Don’t ever make this mistake. Use profiler.
Sergey,
Many thanks for this analysis and intro to profiling! I never expected main()’s OpenGL and SDL function calls to consume so much overhead! This entire time I’ve narrowly focused on the physics engine itself rather than the demo framework! In any case, I’m making your suggested changes… much appreciated!
I’ve also taken steps to optimize Blaze’s broadphase collision detection by making it more compliant with Box2d. The speedup is phenomenal!!! Check out the new demo (includes your optimizations) here:
http://svn.dsource.org/projects/blaze/downloads/blazeDemos.zip
The source trunk is updated.
Thanks,
Mason
You’re welcome!
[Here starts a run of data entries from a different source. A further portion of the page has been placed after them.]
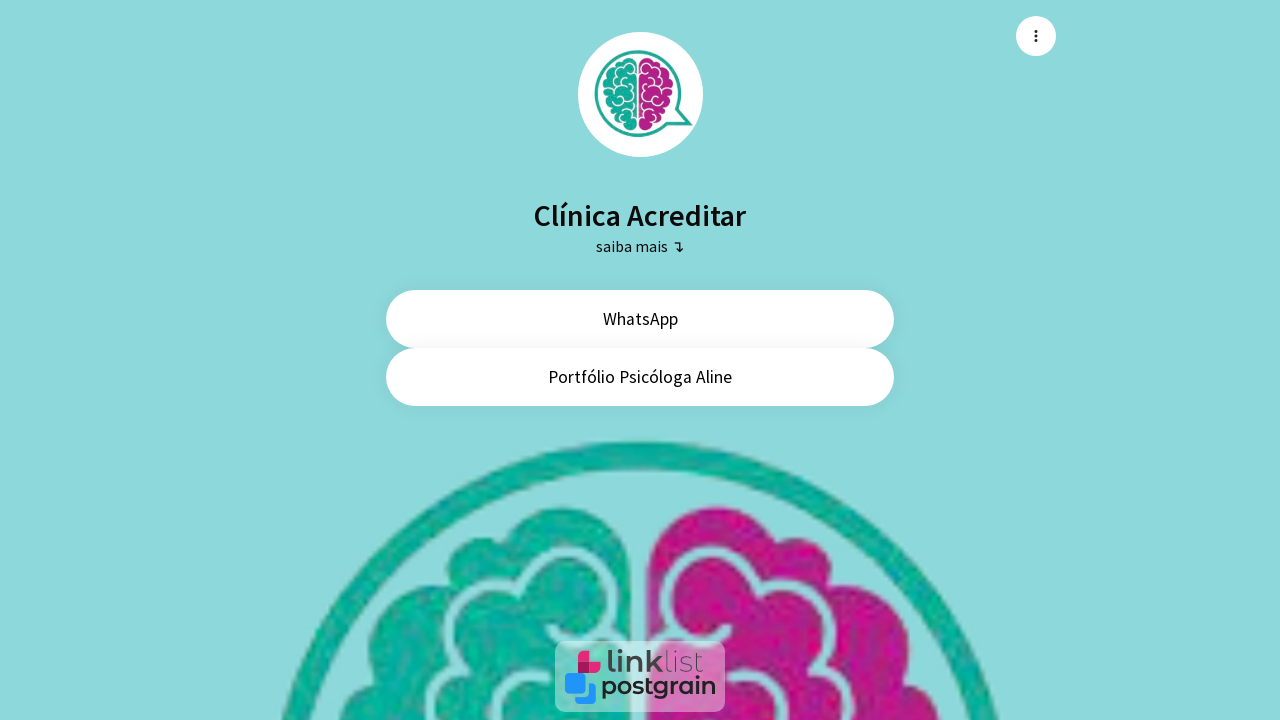

--- FILE ---
content_type: text/javascript
request_url: https://assets.linklist.bio/501903bf-ccae-43ff-883f-bf466226ed07/build/assets/VCheckboxBtn-3f13b76f.js
body_size: 18
content:
import{m as f,V as o}from"./VSelectionControl-b62b100f.js";import{aC as V,aZ as v,aB as I,aE as c,d as l,aD as k,P as x,u as h}from"./vuetify-d8cf3473.js";import{u as b}from"./index-4325f570.js";const C=V({indeterminate:Boolean,indeterminateIcon:{type:v,default:"$checkboxIndeterminate"},...f({falseIcon:"$checkboxOff",trueIcon:"$checkboxOn"})},"VCheckboxBtn"),y=I()({name:"VCheckboxBtn",props:C(),emits:{"update:modelValue":e=>!0,"update:indeterminate":e=>!0},setup(e,r){let{slots:u}=r;const t=c(e,"indeterminate"),a=c(e,"modelValue");function s(n){t.value&&(t.value=!1)}const m=l(()=>t.value?e.indeterminateIcon:e.falseIcon),i=l(()=>t.value?e.indeterminateIcon:e.trueIcon);return b(()=>{const n=k(o.filterProps(e)[0],["modelValue"]);return x(o,h(n,{modelValue:a.value,"onUpdate:modelValue":[d=>a.value=d,s],class:["v-checkbox-btn",e.class],style:e.style,type:"checkbox",falseIcon:m.value,trueIcon:i.value,"aria-checked":t.value?"mixed":void 0}),u)}),{}}});export{y as V,C as m};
I’m glad that my posts actually help you.
I’ve checked out the latest trunk of Blaze, rev. 423, and it was really fast. It’s nice to see such a progress. Good job!
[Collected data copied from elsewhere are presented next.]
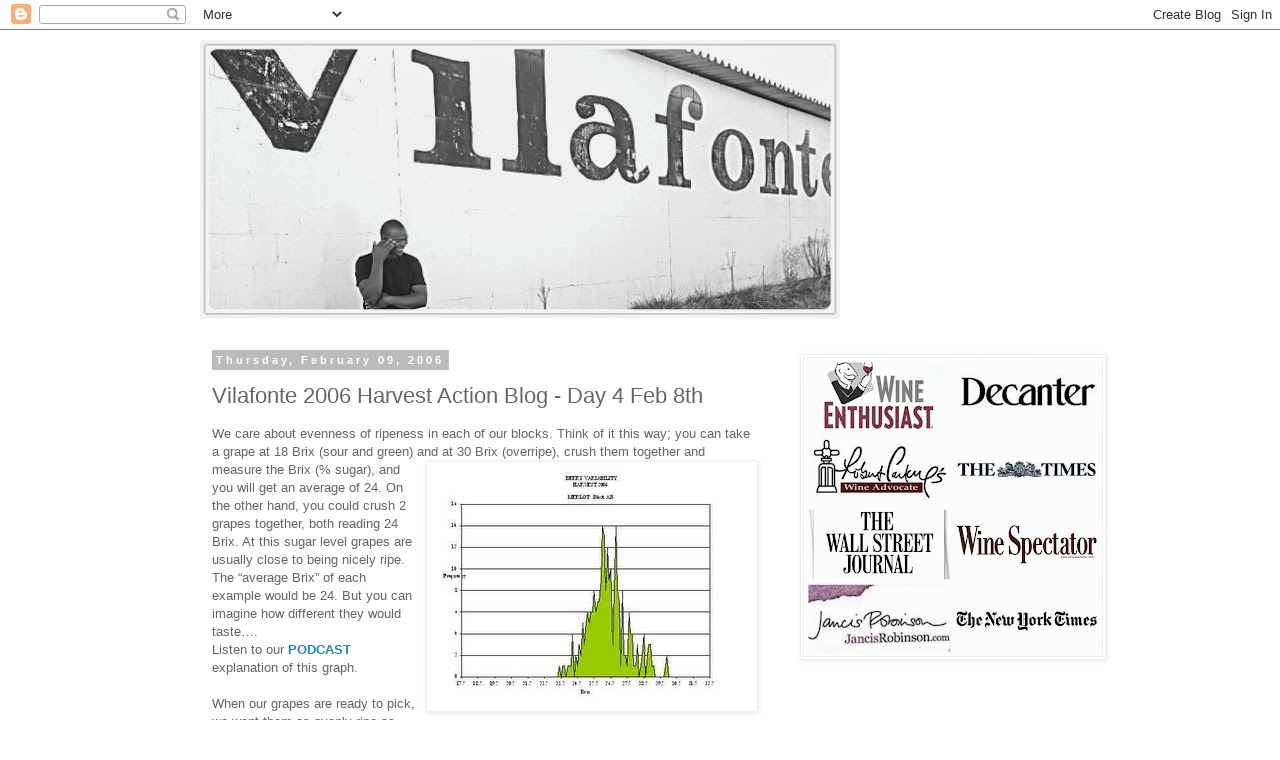

--- FILE ---
content_type: text/html; charset=utf-8
request_url: https://www.google.com/recaptcha/api2/aframe
body_size: 181
content:
<!DOCTYPE HTML><html><head><meta http-equiv="content-type" content="text/html; charset=UTF-8"></head><body><script nonce="bfXtQ-w2Wrw9O-j97VyvqA">/** Anti-fraud and anti-abuse applications only. See google.com/recaptcha */ try{var clients={'sodar':'https://pagead2.googlesyndication.com/pagead/sodar?'};window.addEventListener("message",function(a){try{if(a.source===window.parent){var b=JSON.parse(a.data);var c=clients[b['id']];if(c){var d=document.createElement('img');d.src=c+b['params']+'&rc='+(localStorage.getItem("rc::a")?sessionStorage.getItem("rc::b"):"");window.document.body.appendChild(d);sessionStorage.setItem("rc::e",parseInt(sessionStorage.getItem("rc::e")||0)+1);localStorage.setItem("rc::h",'1769826912064');}}}catch(b){}});window.parent.postMessage("_grecaptcha_ready", "*");}catch(b){}</script></body></html>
[...] second of Sergey’s Profiling with DMD on Windows articles is up. This time, he walks you step-by-step through profiling the testbed app of the Blaze [...]
Sergey
Thanks for post these two article. Some really usefully stuff for profilling in D. I will be reading these carefully.
regards
Nick B
Nice article, thanks.
Here is an idea of further improvement of Descent for Eclipse: parse that textfile trace.log for better readability, like demangle names via demangle.d and maybe, convert time units to something more human-readable form (like 1s/1000msec/..) , to show those data in grid with sortable columns in separate tab in Descent, to help pinpoint that nasty exact function. Or maybe, Dunit-like unittests for Descent, too.
Sketch of that feature could be written pretty fast in python & pyD /deelight/so on, as a separate script app (to be converted in plain D further).